Martin noted that the tool’s data comes from various sources. Much of the conservation literature includes what Martin called “train wrecks,” or the impact of different land uses and the exploitation of biodiversity.

There has been less information published on the effectiveness of certain management strategies, knowledge about ecology and threats to species. Knowledge from Indigenous communities, however, has helped fill many of these gaps.

“We’ve spent a lot less effort in documenting and identifying what management actions we can take to mitigate those threats, and so in order to populate these models, we need to talk to people, we need to talk to experts,” said Martin, “and a lot of those experts are Indigenous peoples who’ve been … working [and] living with these endangered species in their territories for millennia.”

A future consideration for the tool is incorporating cultural or social values towards different species into the equation. Since people do not value all species equally, Martin explained that the tool could be adapted to quantify the cultural value or phylogenetic uniqueness — the genetic distinctness — of different species.

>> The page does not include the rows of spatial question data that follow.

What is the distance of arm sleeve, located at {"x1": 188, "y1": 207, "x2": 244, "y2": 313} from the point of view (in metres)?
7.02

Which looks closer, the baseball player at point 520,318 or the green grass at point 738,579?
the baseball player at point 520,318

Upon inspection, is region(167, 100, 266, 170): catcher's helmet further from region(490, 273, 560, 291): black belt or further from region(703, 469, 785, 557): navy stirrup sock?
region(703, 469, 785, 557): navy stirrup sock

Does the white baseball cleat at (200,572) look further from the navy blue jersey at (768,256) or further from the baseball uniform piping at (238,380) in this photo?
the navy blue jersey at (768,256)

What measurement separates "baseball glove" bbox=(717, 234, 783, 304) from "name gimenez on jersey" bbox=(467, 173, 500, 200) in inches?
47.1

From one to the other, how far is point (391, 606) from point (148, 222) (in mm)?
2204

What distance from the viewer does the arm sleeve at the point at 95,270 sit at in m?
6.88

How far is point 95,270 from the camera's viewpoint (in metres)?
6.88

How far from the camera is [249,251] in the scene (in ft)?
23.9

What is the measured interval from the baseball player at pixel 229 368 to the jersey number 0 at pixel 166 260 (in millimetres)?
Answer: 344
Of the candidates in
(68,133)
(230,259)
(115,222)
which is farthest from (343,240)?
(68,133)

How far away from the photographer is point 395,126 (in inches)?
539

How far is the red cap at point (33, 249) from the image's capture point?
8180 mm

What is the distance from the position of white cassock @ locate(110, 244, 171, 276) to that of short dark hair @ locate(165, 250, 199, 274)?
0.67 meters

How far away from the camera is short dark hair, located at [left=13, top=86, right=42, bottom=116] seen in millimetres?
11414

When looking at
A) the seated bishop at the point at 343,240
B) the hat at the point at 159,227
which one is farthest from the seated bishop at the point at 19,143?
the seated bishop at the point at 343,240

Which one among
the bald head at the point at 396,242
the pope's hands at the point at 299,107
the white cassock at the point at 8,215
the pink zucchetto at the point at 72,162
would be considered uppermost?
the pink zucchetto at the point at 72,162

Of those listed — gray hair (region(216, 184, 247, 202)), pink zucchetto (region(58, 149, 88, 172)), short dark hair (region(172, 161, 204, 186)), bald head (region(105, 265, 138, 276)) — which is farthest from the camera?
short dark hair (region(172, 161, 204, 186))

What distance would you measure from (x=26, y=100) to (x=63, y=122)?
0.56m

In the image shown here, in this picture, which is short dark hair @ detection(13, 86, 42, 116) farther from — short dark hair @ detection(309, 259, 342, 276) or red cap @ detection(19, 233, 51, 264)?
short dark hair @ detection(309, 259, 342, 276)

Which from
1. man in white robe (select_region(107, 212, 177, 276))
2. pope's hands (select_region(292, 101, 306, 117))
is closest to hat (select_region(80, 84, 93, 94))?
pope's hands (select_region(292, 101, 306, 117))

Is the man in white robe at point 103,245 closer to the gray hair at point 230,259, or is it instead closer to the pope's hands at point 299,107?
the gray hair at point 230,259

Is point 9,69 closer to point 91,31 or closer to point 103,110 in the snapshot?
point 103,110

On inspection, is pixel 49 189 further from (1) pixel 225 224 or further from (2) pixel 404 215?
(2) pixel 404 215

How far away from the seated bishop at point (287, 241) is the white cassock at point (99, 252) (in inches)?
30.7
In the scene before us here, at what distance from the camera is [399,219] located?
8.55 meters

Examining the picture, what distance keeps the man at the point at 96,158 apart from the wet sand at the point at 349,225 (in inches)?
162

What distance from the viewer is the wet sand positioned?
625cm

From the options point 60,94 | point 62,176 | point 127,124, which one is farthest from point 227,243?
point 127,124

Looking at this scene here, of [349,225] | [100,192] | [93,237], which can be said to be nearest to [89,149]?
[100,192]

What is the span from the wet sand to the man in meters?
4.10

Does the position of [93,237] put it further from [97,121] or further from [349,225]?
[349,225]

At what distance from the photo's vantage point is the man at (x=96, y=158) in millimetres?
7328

Martin also does not plan to stop at Saskatchewan. The tool has been applied in parts of New Zealand and Australia, and there have also been four case studies conducted in Canada so far.

“So in terms of scope, we are continuing to develop the method and test it in different regions, not only in Canada, but different regions around the world,” Martin said. “The more we can test it in different jurisdictions, the more … robust this tool becomes.”